IDXChannel - PT Kereta Api Logistik (KAI Logistik), anak usaha PT Kereta Api Indonesia (Persero) mencatatkan kinerja positif di semester I-2026 dengan mengelola angkutan barang sebanyak 8,7 juta ton. Capaian tersebut mencerminkan konsistensi perusahaan dalam menjaga pertumbuhan bisnis sekaligus memperkuat peran kereta api sebagai moda transportasi logistik yang efisien, andal, dan berkelanjutan.
Direktur Utama KAI Logistik, Yuskal Setiawan, mengatakan capaian tersebut ditopang oleh pertumbuhan pada sejumlah segmen bisnis strategis, di tengah meningkatnya kebutuhan distribusi logistik nasional. Dia mengungkapkan, ssepanjang semester I-2026, batu bara masih menjadi komoditas utama yang kami kelola dengan kontribusi sekitar 63 persen atau mencapai 5,4 juta ton.
"Di sisi lain, kami juga mencatatkan pertumbuhan yang positif pada berbagai layanan unggulan, khususnya angkutan kontainer dan layanan ritel, yang menunjukkan semakin luasnya kepercayaan pelanggan terhadap layanan logistik berbasis kereta api," ujarnya dalam keterangan resmi, Selasa (21/7/2026).
Selain batu bara, angkutan kontainer mencatatkan pertumbuhan signifikan sebesar 27 persen dibandingkan periode yang sama tahun sebelumnya menjadi sekitar 1,5 juta ton. Layanan ritel turut tumbuh 29 persen dengan volume mencapai sekitar 38 ribu ton. Sementara itu, pengelolaan angkutan BBM/BBK mencapai sekitar 1,5 juta ton, diikuti angkutan semen sebesar 191 ribu ton, serta angkutan limbah B3 sekitar 4 ribu ton.

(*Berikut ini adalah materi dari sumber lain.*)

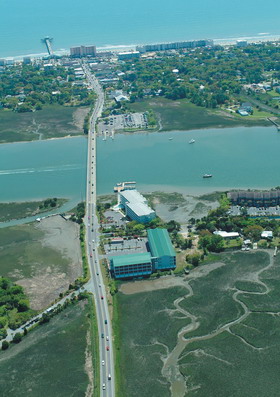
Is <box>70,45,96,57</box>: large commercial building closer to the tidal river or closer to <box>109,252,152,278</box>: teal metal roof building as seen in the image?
the tidal river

"Capaian pada akhir semester ini menjadi cerminan meningkatnya kepercayaan pelanggan terhadap layanan KAI Logistik. Di saat yang sama, hasil tersebut menunjukkan kemampuan perusahaan dalam merespons dinamika industri melalui strategi bisnis yang adaptif serta penguatan kualitas layanan secara berkelanjutan," katanya.
Yuskal juga menyoroti kenaikan kinerja pada kuartal II-2026 di mana KAI Logistik mengelola 5,1 juta ton, naik 1,5 juta ton dibandingkan kuartal I yang sebesar 3,6 juta ton. Salah satu faktor yang membedakan pada kinerja kuartal II yakni semakin variatifnya jenis komoditas yang dilayani.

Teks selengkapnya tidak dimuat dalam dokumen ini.